The older you get, the harder it stings.

August 21, 2017


We are getting near the end of wedding season. Weekend after weekend, you see your family, friends, or people you just met marry their special someone and enter the beautiful sacrament of marriage.

I’m not going to lie, it’s hard to watch sometimes. Of course, you are beyond thrilled and truly happy for the couple entering marriage, but it does sting a little bit when all you want is the same thing.

People with chronic illness face a different type of sting. One that brings many different levels of pain. Finding someone to not only love and protect you, but willing to take on a role they would know ahead of time is down right petrifying.

Before officially getting diagnosed at 23, dating actually seemed more approachable and less intimidating(even though dating is always hard). I never had to worry about when and how I should share my realty of living with CHD. Being a single 28 year old congenital heart defect survivor, I’m learning everyday how to do this(if there is even a right way).

I remember in high school and college, having no idea about my condition or what my future would consist of, and worrying about the tiniest things when it came to dating. Like we all do! Had I know what was coming in my life, I wouldn’t have worried or obsessed so much. I’ll admit, I miss the times when dating(although didn’t see it that way at the time) was simple. When my biggest fear was if I had the perfect hair and makeup look. Now, my biggest fear is what if he doesn’t want to deal with someone who has an invisible chronic disease? It’s a real fear and I know I’m not the only one who struggles with it.

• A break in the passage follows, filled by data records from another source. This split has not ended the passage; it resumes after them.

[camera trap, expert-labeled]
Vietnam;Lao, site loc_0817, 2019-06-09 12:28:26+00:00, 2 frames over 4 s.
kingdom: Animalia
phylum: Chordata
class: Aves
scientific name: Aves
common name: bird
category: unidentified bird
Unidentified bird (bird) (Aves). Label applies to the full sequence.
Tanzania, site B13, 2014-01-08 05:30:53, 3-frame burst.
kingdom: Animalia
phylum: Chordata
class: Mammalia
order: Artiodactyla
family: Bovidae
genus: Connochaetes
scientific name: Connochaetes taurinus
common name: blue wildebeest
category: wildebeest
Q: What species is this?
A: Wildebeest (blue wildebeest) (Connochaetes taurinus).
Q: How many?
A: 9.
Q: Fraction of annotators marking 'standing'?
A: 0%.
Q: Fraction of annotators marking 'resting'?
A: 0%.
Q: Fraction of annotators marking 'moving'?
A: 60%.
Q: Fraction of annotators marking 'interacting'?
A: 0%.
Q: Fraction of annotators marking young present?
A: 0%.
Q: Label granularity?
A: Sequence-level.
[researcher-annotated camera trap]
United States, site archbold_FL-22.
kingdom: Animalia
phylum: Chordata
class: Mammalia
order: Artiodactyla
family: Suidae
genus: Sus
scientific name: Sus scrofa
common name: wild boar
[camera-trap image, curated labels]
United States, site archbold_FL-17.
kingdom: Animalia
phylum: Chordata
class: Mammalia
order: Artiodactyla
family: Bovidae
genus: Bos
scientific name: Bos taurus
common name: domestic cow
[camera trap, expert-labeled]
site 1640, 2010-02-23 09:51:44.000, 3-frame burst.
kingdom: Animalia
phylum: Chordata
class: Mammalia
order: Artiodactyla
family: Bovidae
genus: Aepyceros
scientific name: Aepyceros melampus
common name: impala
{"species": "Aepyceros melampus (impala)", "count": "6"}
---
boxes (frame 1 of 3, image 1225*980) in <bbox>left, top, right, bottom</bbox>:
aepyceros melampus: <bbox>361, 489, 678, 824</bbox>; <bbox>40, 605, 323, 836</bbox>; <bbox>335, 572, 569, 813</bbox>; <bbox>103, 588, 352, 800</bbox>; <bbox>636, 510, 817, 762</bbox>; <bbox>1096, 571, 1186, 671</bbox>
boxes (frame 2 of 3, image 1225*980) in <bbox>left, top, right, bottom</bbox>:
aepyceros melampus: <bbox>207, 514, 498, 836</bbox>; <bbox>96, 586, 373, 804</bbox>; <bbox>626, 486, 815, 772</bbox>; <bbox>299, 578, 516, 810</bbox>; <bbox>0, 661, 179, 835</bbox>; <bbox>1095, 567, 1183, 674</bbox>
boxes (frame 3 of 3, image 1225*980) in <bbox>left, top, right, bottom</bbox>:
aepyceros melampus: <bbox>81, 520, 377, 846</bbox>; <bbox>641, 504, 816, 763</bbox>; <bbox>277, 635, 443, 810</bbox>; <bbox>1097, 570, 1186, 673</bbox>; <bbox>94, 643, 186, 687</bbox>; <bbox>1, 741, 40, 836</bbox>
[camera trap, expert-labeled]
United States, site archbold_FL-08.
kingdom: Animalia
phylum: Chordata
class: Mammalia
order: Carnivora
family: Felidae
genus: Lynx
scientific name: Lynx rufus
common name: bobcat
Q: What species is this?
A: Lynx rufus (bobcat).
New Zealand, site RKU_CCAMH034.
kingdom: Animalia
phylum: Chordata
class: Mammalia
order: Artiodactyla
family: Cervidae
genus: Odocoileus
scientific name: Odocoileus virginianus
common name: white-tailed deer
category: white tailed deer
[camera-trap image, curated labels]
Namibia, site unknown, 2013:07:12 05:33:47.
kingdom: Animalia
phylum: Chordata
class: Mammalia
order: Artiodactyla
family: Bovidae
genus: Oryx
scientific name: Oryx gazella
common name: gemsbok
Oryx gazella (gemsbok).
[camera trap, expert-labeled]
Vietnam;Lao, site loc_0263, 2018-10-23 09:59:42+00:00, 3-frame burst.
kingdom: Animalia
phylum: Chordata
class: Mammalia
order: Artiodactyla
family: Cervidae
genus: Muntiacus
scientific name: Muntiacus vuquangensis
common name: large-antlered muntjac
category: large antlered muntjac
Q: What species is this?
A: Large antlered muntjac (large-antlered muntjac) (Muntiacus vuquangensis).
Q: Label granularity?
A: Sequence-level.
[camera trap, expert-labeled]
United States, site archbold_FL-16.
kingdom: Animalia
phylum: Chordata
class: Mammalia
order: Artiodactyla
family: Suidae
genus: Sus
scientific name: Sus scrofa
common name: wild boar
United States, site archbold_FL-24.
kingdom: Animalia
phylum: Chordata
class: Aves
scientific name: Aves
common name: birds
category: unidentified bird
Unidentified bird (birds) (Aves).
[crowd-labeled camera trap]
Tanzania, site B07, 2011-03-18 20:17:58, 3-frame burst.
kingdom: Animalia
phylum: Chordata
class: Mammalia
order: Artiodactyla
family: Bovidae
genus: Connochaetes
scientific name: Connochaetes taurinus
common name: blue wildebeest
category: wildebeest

I think now, more than ever, it is so important to surround yourselves with a community that has walked in your shoes. Everyone can be happy for someone else’s happiness. I believe that because there is so much good in this world. However, being human, the craving to love and be loved stings a little deeper as you get older when you have a chronic illness. And the fear of someone not wanting you because of your illness and everything that surrounds it, becomes more and more real as time goes on.

Sharing the realities and hardships of getting through life events with people that have been in your shoes, helps more than you might know. If you are struggling with dating as a CHDer or just simple life events that make it more challenging than what most people have to do, know that you are not alone! First and foremost, turn to faith. If you give up hope, then you’ve given up on pursuing the desires of your heart.